None of the break-ups have been "clean". They have only occurred after something that has clearly set him off emotionally. A few days or a week or so before this break-up he completely flipped out on me when I told him it bothered me that he always tells me about plans he's made with his family for lunch on the few days I have time to hang out with him, rather than telling me a simple 'yes let's hang out' or 'no, not today I'm busy, I have lunch with family'. In his mind he was doing the right thing by allowing me the opportunity to say 'No, no lunch with family, spend time with me' when in my head, if I am not to be a controlling person I will never/rarely ask him to cancel plans with his family for me. (And having been accused of being abusive and having done scary/abusive actions like breaking things, yeah, I am definitely not going to start being controlling if I want to maintain the relationship!) He asked me to break up with him over this disagreement because he was so distraught (him yelling this time, well, 'yelling' over text), to which I said of course I wouldn't break up over something as trivial as this thing, to which he afterwards said he felt sad and determined. Clearly we had communication problems!

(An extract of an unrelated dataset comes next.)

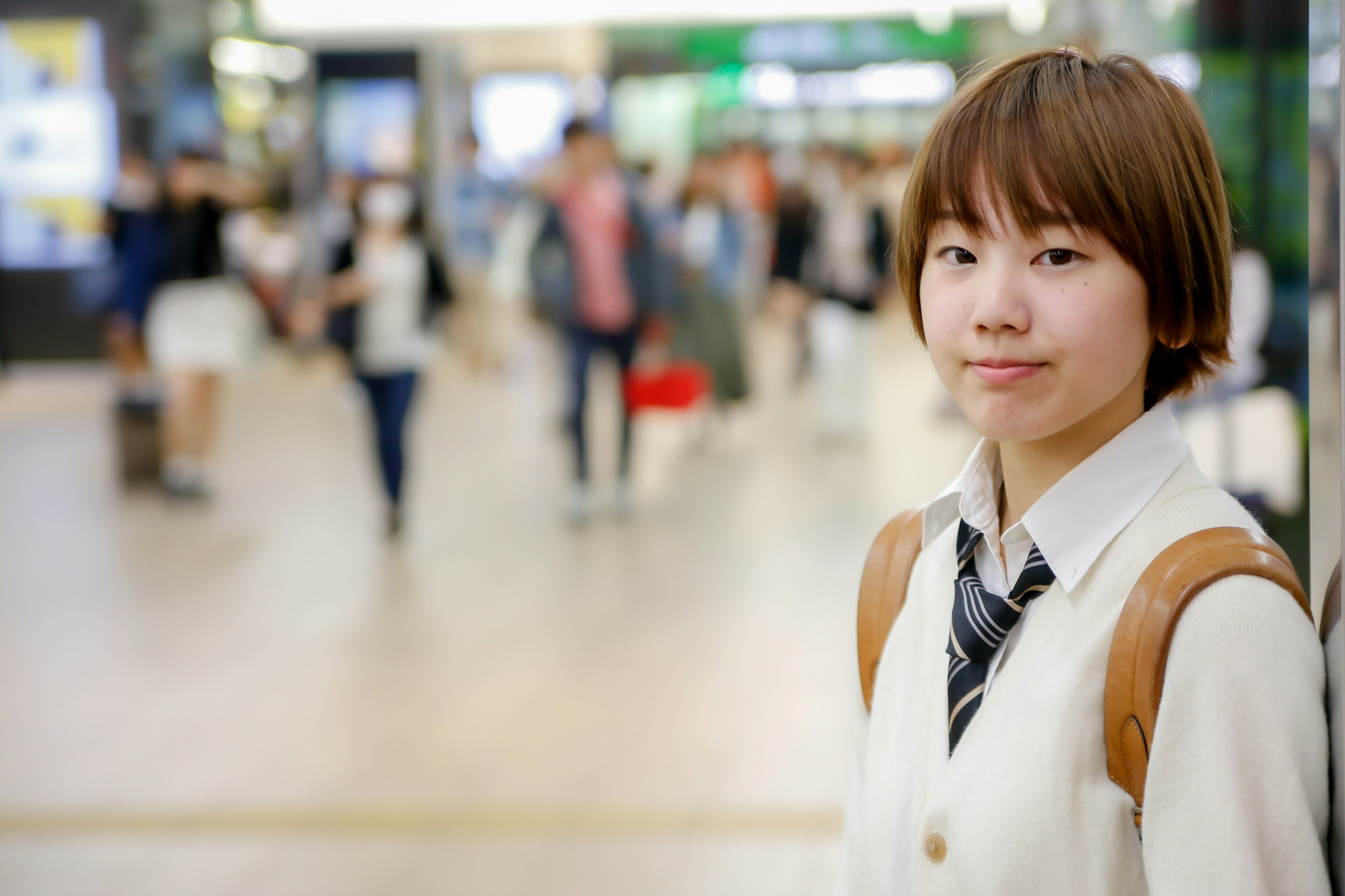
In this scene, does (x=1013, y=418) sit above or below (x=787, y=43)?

He does whatever he can to avoid conflict, however, in a relationship conflict cannot be avoided and it must be faced. I don't think he has come to that conclusion though. He knows that he's a problem in his relationships. We almost didn't even start a relationship because of that.

If it's over for good it was still worth it.

I do not know how to solve my own depression though. It's just that my own depression has been understandably heavily affected by his actions because I was building my life around his and now it's separate. We could have legally jointly owned that business-that would have been something else.

I do have a friend still in town, we had just been fighting because she was being a complete b***h about me being suicidal and, haha, I cut her off from my life for a few weeks (where have I learned that from??). But we had a good talk this afternoon, and I'm glad I'll have someone at least to spend time with every now and then.

Still, existential depression and lack of motivation will continually plague me unless I am distracted. If I were unintelligent I would be able to distract myself so much more easily, but I get so bored so easily.